There are 75 regular and 20 extra credit points available on this problem set.
1. (45 pts) Recall that the string alignment problem takes as input two strings x and y,
composed of symbols xi; yj 2 Σ, for a fixed symbol set Σ, and returns a minimal-cost
set of edit operations for transforming the string x into string y.
Let x contain nx symbols, let y contain ny symbols, and let the set of edit operations be
those defined in the lecture notes (substitution, insertion, deletion, and transposition).
Let the cost of indel be 1, the cost of swap be 10 (plus the cost of the two sub ops), and
the cost of sub be 10, except when xi = yj, which is a \no-op" and has cost 0.
(a) From scratch, implement the functions alignStrings, extractAlignment, and
commonSubstrings. You may not use any library functions that make their implementation trivial. Within your implementation of extractAlignment, ties must
be broken uniformly at random.
Submit (i) a paragraph for each function that explains how you implemented it
(describe how it works and how it uses its data structures), and (ii) your code
implementation, with code comments
(b) Using asymptotic analysis, determine the running time of the call
commonSubstrings(x, L, extractAlignment( alignStrings(x,y), x,y ) )
Justify your answer
(c) (15 pts extra credit) Describe an algorithm for counting the number of optimal
alignments, given an optimal cost matrix S. Prove that your algorithm is correct,
and give is asymptotic running time.
(d) String alignment algorithms can be used to detect changes between different versions of the same document (as in version control systems) or to detect verbatim
copying between different documents (as in plagiarism detection systems).
The two data string files for PS6 (see class Moodle) contain actual documents
recently released by two independent organizations. Use your functions from (??)
to align the text of these two documents. Present the results of your analysis, including a reporting of all the substrings in x of length L = 10 or more that could
have been taken from y, and briefly comment on whether these documents could
be reasonably considered original works, under CU’s academic honesty policy.
2. (10 pts) Ginerva Weasley is playing with the network given below. Help her calculate
the number of paths from node 1 to node 14.
3. (20 pts) Ron and Hermione are having a competition to see who can compute the nth
Lucas number Ln more quickly, without resorting to magic. Recall that the nth Lucas
number is defined as Ln = Ln−1 + Ln−2 for n 1 with base cases L0 = 2 and L1 = 1.

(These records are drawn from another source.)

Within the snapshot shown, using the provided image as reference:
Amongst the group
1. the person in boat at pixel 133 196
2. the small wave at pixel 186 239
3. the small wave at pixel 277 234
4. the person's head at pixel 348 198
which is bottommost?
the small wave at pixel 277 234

Ron opens with the classic recursive algorithm:
Luc(n) :
if n == 0 { return 2 }
else if n == 1 { return 1 }
else { return Luc(n-1) + Luc(n-2) }
which he claims takes R(n) = R(n − 1) + R(n − 2) + c = O(φn) time.
(a) Hermione counters with a dynamic programming approach that \memoizes" (a.k.a.
memorizes) the intermediate Lucas numbers by storing them in an array L[n].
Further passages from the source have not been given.